Une étrange figurine aux yeux clos découverte au Proche-Orient
Que voulait exprimer celui qui a sculpté ces deux visages il y a dix mille ans ?
Vers 10 000 ans av. J.-C., bien avant les royaumes mésopotamiens ou l’Égypte pharaonique, des sociétés sophistiquées émergent au Proche-Orient. Ce sont elles qui abandonnent peu à peu la chasse et la cueillette des hommes préhistoriques, pour l’agriculture et l’élevage. Ce sont elles aussi qui apporteront ce mode de vie en Europe, changeant à jamais le cours de son histoire. Depuis les années 1950, des découvertes en Turquie, Syrie, Israël, Palestine et Jordanie notamment, dépeignent des sociétés complexes, aux mœurs et rituels élaborés.
Autour de 8200 ans av. J-.C., ces sociétés semblent connaître une évolution religieuse ou idéologique assez profonde. Alors que les visages humains étaient très rares dans leur répertoire artistique, voire totalement absents pour les périodes les plus anciennes, ils apparaissent à profusion à partir de cette date. Et ils deviennent un petit peu plus réalistes, moins schématiques.
Les archéologues ne savent pas pourquoi le visage humain prend une telle importance à cette époque. Mais une découverte de chercheurs espagnols et français éclaire cette évolution, la liant à un rite funéraire bien connu. Ils viennent en effet de publier l’analyse d’un petit bâton en os sur lequel sont sculptés deux visages, qui date précisément de cette période : 8300 à 8000 ans av. J.-C. Ils l’avaient mis au jour il y a quelques années, lors des fouilles du site de Tell Qarassa dans le sud de la Syrie. Long de cinq centimètres, sans doute en os d’auroch, il se trouvait dans les restes d’une habitation en pierre transformée en cimetière.
Ce qui étonne le plus les archéologues, ce sont ces yeux fermés. Ils n’ont pas d’équivalent dans l’art de cette époque. Sauf avec un rite qui a fait couler beaucoup d’encre et apparaît à peu près au même moment : les crânes surmodelés. Ce rite se déroulait vraisemblablement de la manière suivante : quelque temps après la mort d’un défunt, des hommes creusaient sa tombe et y prélevaient le crâne. Sur la surface de celui-ci, ils appliquaient alors une sorte d’enduit. En modelant ce dernier (et en le rehaussant parfois de couleurs), ils redonnaient alors un visage − assez stéréotypé − au défunt.
Or dans les crânes surmodelés comme dans les visages de Tell Qarassa, les créateurs figurent la bouche par un trait bref. Et les yeux sont le plus souvent fermés.

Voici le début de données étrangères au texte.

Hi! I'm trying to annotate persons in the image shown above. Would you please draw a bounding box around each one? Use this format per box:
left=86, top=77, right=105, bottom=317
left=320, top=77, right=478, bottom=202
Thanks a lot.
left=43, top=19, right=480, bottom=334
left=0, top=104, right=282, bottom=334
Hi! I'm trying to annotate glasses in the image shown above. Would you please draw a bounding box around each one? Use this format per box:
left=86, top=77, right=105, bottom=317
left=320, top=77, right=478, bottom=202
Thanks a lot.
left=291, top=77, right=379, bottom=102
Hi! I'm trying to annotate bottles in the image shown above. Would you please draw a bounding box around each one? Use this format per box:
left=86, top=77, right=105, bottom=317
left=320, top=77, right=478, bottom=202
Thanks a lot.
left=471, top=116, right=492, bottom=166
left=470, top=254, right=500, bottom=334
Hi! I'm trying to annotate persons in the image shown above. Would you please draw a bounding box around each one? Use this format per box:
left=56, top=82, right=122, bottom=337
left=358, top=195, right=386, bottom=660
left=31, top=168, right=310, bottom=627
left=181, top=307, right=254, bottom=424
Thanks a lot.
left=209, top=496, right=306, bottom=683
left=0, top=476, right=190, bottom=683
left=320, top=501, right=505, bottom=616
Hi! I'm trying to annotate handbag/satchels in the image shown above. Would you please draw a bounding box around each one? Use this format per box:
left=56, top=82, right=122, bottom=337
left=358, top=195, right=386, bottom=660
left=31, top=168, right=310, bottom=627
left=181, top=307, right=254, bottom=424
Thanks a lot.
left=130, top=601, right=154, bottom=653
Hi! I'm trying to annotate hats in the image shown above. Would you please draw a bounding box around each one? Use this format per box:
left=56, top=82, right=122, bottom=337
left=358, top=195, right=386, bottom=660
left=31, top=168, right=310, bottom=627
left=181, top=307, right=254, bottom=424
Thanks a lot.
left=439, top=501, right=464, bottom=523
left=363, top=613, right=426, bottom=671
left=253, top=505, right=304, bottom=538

Les proportions de la tête sont également assez similaires.
Et justement, des pratiques qui rappellent les crânes surmodelés existaient à Tell Qarassa. Dans le cimetière où se trouvait la figurine, les squelettes sont sans tête. Dans une autre zone du site, qui semble dater de la même époque, onze crânes d’hommes et d’enfants mâles ont été regroupés dans une toute petite pièce ovale. Pas de crânes surmodelés ici, mais le visage fait toutefois l’objet d’une attention particulière : il est absent (la partie du crâne correspondant au visage a été retirée).
Voilà pourquoi l’équipe qui a découvert le bâton estime que sa fonction était probablement similaire à celles des crânes surmodelés. Lesquels ont fait l’objet de différentes interprétations au cours de l’histoire : des trophées de guerre, ou des opérations liées aux ancêtres (leur rendre un culte, rappeler leur souvenir ou au contraire de les oublier). Selon l’équipe, il s’agirait peut-être d’une manière de réintégrer les défunts dans la vie sociale, de les humaniser. Et les yeux fermés ou ouverts de ces crânes, représenteraient la mort ou la vie.
En tout cas, les hommes qui se sont servi du bâton l’ont peut-être utilisé pour des rituels funéraires. Car malgré sa présence dans ce cimetière, il ne semble pas s’agir d’une simple offrande aux défunts, qui sont totalement absentes des tombes du site. En revanche, quelqu’un semble avoir fractionné le bâton en plusieurs morceaux, ce qui faisait peut-être partie d’un rite. En effet, à la base de celui-ci se trouve un léger renflement très similaire avec le haut des deux têtes gravées : il y avait donc sans doute d’autres visages sur le bâton, qui était plus long.
Nicolas Constans
- La publication scientifique : J. J. Ibáñez et al., Antiquity, 88, 81–94, 2014.
- Photos des fouilles et autres informations sur le site de la mission archéologique.
- Voir aussi : Rania Ayobi, Humaines ou animales ? Des figurines ambiguës à Tell Aswad, ArchéOrient-Le Blog (Hypotheses.org), 4 octobre 2013.]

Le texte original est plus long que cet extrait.